Portrait : qui est Macky Sall, ce nouveau président porteur de tant d’espoirs ?
«Mes chers compatriotes, à l’issue du second tour de scrutin de dimanche, les résultats en cours indiquent que M. Macky Sall a remporté la victoire ».
Sortie de la bouche d’Abdoulaye Wade, cette phrase a une saveur toute particulière pour Macky Sall. Qualifié d’«apprenti» par le vieux président, le nouveau chef de l’État sénégalais s’est frayé un chemin dans un paysage politique chaotique et imprévisible. Disciple passé à la dissidence, Macky Sall est un modèle en matière d’opportunisme et de plan de carrière. En moins de 12 ans, cet homme d’apparence débonnaire est passé de l’anonymat le plus complet à la magistrature suprême.
Premier ministre d’Abdoulaye Wade
Après un premier contact avec le monde politique via les organisations étudiantes maoïstes, le jeune Macky Sall prend fait et cause pour le candidat libéral, Abdoulaye Wade, principal opposant au président socialiste Abdou Diouf. Il poursuit en parallèle des études de géophysique et, poussé par ses contacts politiques, prend rapidement la tête de la PETROSEN, la société nationale du pétrole sénégalais.

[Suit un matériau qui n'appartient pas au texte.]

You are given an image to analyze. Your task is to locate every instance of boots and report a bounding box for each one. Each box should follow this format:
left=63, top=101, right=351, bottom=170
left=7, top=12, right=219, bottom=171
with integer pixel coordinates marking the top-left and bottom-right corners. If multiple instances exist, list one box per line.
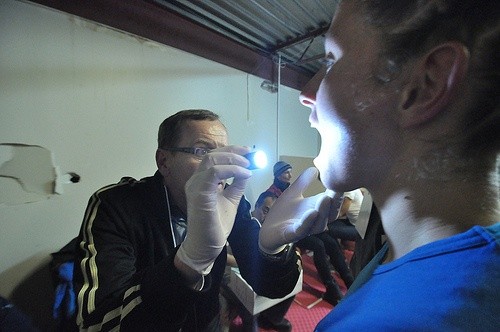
left=313, top=249, right=355, bottom=306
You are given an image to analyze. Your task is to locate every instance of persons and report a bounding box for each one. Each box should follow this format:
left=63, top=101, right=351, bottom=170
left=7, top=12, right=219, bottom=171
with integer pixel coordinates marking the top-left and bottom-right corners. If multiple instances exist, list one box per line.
left=251, top=191, right=295, bottom=332
left=327, top=189, right=364, bottom=240
left=299, top=1, right=500, bottom=332
left=268, top=160, right=356, bottom=308
left=73, top=110, right=345, bottom=332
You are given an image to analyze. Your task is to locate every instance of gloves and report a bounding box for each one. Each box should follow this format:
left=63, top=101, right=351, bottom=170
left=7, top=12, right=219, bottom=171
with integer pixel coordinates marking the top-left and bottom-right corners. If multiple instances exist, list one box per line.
left=175, top=144, right=251, bottom=277
left=258, top=167, right=344, bottom=255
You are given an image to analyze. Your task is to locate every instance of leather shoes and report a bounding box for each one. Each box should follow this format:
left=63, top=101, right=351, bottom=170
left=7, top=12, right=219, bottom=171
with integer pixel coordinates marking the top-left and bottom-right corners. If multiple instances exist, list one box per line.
left=270, top=318, right=292, bottom=332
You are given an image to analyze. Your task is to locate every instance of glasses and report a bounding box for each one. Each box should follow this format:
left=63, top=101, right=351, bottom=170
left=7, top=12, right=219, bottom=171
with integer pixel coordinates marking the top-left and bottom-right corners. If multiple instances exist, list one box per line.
left=166, top=146, right=208, bottom=158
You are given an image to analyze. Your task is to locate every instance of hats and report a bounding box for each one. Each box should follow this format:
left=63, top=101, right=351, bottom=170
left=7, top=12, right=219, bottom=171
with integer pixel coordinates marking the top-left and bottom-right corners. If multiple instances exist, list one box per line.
left=272, top=161, right=292, bottom=177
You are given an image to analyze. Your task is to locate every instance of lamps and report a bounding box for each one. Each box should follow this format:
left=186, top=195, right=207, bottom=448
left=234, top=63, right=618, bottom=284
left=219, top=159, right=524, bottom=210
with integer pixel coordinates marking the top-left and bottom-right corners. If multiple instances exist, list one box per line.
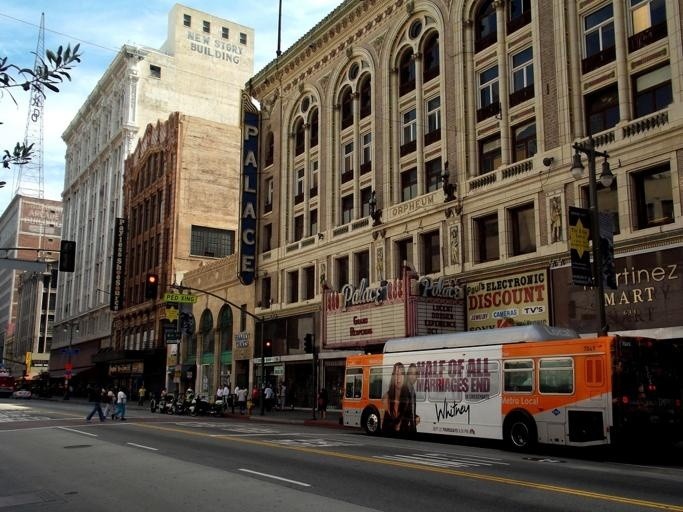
left=368, top=190, right=382, bottom=227
left=440, top=161, right=456, bottom=203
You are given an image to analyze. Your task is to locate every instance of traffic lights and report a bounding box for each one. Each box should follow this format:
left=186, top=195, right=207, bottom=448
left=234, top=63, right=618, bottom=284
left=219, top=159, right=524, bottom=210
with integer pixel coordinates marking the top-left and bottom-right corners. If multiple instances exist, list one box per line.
left=264, top=338, right=272, bottom=356
left=145, top=272, right=158, bottom=300
left=304, top=334, right=313, bottom=353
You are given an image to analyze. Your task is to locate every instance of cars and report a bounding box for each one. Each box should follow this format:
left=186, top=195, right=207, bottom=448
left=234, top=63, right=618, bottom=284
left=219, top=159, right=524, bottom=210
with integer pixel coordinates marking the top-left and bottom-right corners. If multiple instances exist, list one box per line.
left=12, top=387, right=32, bottom=400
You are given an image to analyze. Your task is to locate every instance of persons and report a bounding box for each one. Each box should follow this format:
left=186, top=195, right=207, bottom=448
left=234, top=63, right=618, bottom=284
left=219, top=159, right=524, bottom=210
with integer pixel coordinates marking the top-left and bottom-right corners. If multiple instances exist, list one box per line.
left=382, top=362, right=420, bottom=434
left=86, top=381, right=327, bottom=422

Il devient ensuite Ministre des Mines et de l’Énergie. Remarqué à ce poste, il est promu Premier ministre lorsqu’en 2004 Abdoulaye Wade remercie Idrissa Seck. Il passe trois années à la tête du gouvernement, trois années durant lesquelles il se concentre sur les grands chantiers du pays. Cependant, les relations avec le président se détériorent rapidement, il est limogé en 2007, remplacé par Cheikh Hadjibou Soumaré. Député, il est élu président de l’Assemblée Nationale.
Vers la dissidence
C’est à ce poste que ses divergences avec Abdoulaye Wade finiront par éclater au grand jour. Lorsqu’il décide de convoquer Karim Wade, le fils du président, pour s’expliquer sur sa gestion des finances de l’ANOCI (Agence nationale de l’Organisation de la Conférence Islamique), Abdoulaye Wade y voit une attaque et n’apprécie pas. En représailles, il réduit le mandat de président de l’Assemblée Nationale de cinq à un an. Devant le refus de démissionner de Macky Sall, Abdoulaye Wade sort l’artillerie lourde : le poste de numéro 2 du parti est supprimé et un procès pour blanchiment d’argent est intenté contre lui ( procès qui débouchera sur un non-lieu ).
Face à ces sanctions politiques, Macky Sall décide d’abandonner tous ses postes officiels et passe à la dissidence. Il part battre la campagne et fonde l’APR Yakaar, une coalition libérale en vue de la présidentielle de 2012.
L’« apprenti » en campagne
Lorsqu’il devient clair que le président sortant compte se représenter, la course à la présidence se transforme en vendetta contre son ancien mentor. Lui qui a souvent été surnommé « l’apprenti » entend bien metre fin aux douze ans de règne de Wade.
Après deux mois de campagne houleuse, il se qualifie pour le second tour. Ironie du sort : lui qui avait cristallisé les critiques de l’opposition à l’époque où il était encore Premier ministre reçoit désormais le soutien des douze autres candidats, unis par leur volonté commune de tourner la page Wade.
Élu après un second tour sans véritable suspense, Macky Sall devient le quatrième président d’un Sénégal réconcilié avec la démocratie. À charge à présent pour lui de se consacrer, sans attendre, aux affaires publiques et de dépasser les vieilles querelles politiques.